Where for $m$-dimensional manifold one uses the definition of Milnor's "Topology from the differentiable viewpoint"
i.e. $\forall p\in M \exists $ $U\subset \mathbb{R}^m$ open neighbourhood of p and $\Omega \subset \mathbb{R}^m$ open and a diffeo. $ \varphi:M\cap U\to\Omega$.
I want to show that $\varphi^{-1}$ is an open map $\Omega\to \mathbb{R}^m$ but I can't find how, can someone give me some hints ?
I'll prove that if $M$ is a manifold of dimension $m$ on $\mathbb R^m$ then $M$ is a open set of $\mathbb R^m$. The other part, that all open subsets of $\mathbb R^m$ is manifold is trivial.
Take $x\in M$ and lets prove that $x$ is a interior point of $M$. There is a open neighborhood $U$ of $x$ on $M$ and a diffeomorphism $\phi:U \to V$, where $V$ is a open set of $\mathbb R^m$. Just to be more precise, $\phi$ is a diffeomorphism in the sense of Milnor's book, that is, there are an open subset $U'$ of $\mathbb R^m$ such that $U = U'\cap M$ and a diffeomorphism (in the usual sense) $\Phi: U' \to V$ such that $\Phi|_U = \phi$.

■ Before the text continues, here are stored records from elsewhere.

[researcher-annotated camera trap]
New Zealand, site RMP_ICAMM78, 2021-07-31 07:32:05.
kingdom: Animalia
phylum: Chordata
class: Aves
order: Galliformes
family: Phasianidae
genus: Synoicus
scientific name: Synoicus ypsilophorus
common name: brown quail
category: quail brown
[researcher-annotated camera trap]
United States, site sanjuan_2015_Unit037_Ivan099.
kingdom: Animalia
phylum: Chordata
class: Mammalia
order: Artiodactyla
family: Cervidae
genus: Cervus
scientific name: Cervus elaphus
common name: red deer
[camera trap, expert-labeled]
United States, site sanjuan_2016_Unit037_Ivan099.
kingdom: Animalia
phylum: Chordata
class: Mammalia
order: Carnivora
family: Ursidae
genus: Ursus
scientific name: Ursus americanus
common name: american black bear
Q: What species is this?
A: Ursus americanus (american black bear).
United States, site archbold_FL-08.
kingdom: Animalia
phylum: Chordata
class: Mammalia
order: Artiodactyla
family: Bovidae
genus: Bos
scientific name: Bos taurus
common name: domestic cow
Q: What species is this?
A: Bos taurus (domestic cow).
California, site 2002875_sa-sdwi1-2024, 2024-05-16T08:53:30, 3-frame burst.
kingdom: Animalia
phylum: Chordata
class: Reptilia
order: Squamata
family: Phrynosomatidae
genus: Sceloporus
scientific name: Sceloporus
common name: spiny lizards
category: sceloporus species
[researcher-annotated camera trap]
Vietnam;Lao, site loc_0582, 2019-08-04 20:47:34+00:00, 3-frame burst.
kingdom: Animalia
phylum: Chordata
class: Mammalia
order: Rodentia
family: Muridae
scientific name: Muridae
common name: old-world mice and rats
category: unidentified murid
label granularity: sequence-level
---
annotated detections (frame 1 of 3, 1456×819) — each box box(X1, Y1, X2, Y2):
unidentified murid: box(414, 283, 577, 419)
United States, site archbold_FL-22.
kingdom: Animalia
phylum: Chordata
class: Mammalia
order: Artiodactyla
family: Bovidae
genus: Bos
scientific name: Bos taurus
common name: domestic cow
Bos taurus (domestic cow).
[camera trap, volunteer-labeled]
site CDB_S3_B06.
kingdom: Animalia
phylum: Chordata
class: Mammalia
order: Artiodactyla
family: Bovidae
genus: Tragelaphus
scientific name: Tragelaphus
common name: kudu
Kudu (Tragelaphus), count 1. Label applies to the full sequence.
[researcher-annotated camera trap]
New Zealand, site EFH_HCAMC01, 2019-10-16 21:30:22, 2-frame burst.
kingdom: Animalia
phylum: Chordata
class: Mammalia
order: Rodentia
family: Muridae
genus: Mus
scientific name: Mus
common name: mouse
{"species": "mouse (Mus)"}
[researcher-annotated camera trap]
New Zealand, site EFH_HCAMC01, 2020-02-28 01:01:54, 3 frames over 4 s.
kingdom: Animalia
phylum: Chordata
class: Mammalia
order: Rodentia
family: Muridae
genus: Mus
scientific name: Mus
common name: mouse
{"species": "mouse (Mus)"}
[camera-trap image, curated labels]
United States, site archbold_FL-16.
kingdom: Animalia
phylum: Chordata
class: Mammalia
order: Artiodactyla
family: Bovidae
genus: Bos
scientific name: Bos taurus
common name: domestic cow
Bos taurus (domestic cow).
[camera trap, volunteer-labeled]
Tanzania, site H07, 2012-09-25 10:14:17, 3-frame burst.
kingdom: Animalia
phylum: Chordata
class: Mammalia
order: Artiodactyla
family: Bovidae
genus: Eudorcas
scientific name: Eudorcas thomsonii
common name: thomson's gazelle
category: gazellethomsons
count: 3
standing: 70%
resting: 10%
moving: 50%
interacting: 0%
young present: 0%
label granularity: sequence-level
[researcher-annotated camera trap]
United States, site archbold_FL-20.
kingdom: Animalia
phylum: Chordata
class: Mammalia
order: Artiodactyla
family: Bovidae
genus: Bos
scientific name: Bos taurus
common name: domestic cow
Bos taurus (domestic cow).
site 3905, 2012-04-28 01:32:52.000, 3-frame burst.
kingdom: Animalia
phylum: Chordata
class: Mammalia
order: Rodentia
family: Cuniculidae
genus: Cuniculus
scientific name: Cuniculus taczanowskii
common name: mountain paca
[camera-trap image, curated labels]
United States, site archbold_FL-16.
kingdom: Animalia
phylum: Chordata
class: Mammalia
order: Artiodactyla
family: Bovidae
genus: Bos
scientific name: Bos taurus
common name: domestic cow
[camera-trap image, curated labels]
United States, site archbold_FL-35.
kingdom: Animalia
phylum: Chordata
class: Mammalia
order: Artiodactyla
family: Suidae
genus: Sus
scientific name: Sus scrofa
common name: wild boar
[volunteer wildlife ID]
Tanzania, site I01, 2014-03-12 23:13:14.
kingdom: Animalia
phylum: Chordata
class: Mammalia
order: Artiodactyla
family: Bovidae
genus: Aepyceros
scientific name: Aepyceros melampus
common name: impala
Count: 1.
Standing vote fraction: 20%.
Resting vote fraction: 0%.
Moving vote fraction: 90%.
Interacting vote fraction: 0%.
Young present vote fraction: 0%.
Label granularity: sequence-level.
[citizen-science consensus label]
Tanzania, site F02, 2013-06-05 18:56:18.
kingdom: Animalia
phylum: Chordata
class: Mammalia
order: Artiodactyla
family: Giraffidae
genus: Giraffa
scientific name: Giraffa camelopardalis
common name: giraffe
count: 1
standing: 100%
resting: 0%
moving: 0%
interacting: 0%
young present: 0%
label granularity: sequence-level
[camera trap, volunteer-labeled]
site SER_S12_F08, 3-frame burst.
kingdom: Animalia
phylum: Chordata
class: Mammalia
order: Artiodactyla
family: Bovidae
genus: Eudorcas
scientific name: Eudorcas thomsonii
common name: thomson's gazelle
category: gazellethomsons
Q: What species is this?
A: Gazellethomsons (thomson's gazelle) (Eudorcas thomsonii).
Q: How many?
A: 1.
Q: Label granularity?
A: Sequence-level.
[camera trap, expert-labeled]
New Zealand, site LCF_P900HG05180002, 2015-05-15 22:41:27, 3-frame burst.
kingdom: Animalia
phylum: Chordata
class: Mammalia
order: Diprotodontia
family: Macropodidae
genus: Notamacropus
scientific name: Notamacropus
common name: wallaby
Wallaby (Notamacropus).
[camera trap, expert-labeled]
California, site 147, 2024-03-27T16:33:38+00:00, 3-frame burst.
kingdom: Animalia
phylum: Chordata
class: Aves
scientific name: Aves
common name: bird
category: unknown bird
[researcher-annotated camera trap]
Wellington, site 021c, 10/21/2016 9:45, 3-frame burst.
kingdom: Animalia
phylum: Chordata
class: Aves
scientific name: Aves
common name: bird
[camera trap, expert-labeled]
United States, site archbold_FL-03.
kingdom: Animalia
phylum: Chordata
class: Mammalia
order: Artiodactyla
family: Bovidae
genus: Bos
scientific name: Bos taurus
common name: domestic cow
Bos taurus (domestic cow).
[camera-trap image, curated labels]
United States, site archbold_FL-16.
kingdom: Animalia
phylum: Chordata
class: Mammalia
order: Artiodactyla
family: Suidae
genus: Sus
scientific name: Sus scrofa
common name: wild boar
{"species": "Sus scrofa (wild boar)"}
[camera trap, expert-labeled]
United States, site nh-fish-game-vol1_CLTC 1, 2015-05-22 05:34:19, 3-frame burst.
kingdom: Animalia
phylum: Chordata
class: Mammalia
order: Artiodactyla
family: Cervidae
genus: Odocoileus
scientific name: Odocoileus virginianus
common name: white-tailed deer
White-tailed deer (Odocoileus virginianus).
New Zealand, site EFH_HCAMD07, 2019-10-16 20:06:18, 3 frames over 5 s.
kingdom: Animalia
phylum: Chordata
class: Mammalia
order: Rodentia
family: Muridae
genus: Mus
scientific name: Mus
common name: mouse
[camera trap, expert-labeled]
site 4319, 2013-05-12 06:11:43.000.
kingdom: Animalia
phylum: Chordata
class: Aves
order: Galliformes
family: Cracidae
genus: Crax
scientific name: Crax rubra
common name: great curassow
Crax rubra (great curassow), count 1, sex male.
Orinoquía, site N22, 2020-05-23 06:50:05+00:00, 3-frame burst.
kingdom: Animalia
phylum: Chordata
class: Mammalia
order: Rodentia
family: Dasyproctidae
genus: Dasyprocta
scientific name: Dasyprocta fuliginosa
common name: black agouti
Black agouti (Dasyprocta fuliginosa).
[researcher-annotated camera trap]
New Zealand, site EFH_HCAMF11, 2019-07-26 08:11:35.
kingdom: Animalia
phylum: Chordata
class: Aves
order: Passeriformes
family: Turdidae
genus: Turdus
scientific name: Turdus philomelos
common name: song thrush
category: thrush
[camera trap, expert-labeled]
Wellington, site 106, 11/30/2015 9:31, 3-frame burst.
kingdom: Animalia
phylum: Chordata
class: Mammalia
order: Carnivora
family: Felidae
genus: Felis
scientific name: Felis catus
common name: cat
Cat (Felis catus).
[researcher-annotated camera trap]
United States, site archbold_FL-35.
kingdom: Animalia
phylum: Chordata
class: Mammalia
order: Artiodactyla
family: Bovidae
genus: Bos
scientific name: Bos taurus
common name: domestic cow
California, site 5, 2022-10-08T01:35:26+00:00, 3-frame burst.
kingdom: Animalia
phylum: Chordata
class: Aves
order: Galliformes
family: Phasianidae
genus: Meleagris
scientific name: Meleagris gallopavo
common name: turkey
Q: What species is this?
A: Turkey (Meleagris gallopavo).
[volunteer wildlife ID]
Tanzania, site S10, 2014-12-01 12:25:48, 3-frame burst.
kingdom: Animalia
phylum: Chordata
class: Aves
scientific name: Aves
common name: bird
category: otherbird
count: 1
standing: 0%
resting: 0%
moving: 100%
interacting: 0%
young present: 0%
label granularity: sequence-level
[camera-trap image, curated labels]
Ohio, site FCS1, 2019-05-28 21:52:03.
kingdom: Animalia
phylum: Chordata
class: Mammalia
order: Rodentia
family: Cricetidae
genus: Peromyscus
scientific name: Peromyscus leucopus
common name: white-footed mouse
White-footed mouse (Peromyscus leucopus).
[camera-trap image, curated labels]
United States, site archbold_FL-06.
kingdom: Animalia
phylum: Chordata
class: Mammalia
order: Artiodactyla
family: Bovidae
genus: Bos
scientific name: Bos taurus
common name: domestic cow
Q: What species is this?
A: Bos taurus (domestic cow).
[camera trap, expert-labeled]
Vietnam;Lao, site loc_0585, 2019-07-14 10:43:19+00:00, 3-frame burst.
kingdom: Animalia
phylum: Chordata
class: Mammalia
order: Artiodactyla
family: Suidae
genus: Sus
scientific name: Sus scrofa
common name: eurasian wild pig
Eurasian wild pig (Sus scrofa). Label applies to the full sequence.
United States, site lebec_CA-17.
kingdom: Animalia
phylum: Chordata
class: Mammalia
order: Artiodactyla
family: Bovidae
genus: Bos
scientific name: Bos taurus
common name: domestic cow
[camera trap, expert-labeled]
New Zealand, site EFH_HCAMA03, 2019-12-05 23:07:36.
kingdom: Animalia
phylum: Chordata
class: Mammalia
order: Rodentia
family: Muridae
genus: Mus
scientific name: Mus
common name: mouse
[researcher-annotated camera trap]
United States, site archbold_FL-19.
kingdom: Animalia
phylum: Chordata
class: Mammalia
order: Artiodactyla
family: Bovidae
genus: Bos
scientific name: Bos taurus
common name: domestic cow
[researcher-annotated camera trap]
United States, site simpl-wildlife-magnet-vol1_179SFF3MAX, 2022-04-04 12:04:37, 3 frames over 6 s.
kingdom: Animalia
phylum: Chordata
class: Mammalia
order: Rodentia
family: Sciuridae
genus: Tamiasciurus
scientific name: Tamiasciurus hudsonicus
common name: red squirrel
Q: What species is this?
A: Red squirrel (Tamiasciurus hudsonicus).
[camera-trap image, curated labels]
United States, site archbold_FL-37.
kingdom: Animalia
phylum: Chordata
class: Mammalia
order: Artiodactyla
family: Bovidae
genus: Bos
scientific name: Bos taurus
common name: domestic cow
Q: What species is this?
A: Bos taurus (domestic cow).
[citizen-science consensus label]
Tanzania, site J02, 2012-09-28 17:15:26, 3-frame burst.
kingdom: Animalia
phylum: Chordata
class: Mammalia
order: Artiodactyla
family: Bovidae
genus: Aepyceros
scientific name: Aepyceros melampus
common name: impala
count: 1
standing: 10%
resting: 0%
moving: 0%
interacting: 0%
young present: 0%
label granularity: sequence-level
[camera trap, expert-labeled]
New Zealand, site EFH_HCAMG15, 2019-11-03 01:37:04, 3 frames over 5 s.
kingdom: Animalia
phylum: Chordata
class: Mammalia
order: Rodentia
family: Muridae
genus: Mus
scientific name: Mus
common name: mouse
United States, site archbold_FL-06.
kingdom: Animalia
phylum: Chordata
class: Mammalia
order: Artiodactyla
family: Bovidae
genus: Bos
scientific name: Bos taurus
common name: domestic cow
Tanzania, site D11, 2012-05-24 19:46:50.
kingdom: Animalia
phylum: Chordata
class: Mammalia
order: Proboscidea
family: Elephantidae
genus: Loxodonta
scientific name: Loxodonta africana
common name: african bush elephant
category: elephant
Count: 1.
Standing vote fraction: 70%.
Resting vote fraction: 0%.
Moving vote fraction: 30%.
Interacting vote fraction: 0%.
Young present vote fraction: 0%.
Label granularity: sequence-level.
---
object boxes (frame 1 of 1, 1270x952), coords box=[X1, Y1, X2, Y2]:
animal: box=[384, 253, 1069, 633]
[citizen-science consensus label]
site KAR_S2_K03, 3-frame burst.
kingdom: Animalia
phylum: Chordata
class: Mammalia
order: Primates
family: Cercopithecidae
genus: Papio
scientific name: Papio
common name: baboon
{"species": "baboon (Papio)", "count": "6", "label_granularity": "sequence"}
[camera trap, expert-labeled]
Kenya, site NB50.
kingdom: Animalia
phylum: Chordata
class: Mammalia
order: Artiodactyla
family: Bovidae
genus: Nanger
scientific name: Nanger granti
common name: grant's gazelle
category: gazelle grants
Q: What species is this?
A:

Notice $\psi = \phi^{-1}$ is a smooth map from $V$ to $\mathbb R^m$ and $d\psi$ is invertible on all points of $V$. By the inverse function theorem there is a neighborhood $W$ of $y=\phi(x)$ such that $\phi(W)$ is open on $\mathbb R^m$, $W\subset V$ and $\psi:W \to \psi(W)$ is diffeomorphism. Since $\psi(W)$ is an open neighborhood of $x$ and $\psi(W)\subset U \subset M$ we conclude that $x$ is interior point of $M$. Therefore $M$ is open on $\mathbb R^m$.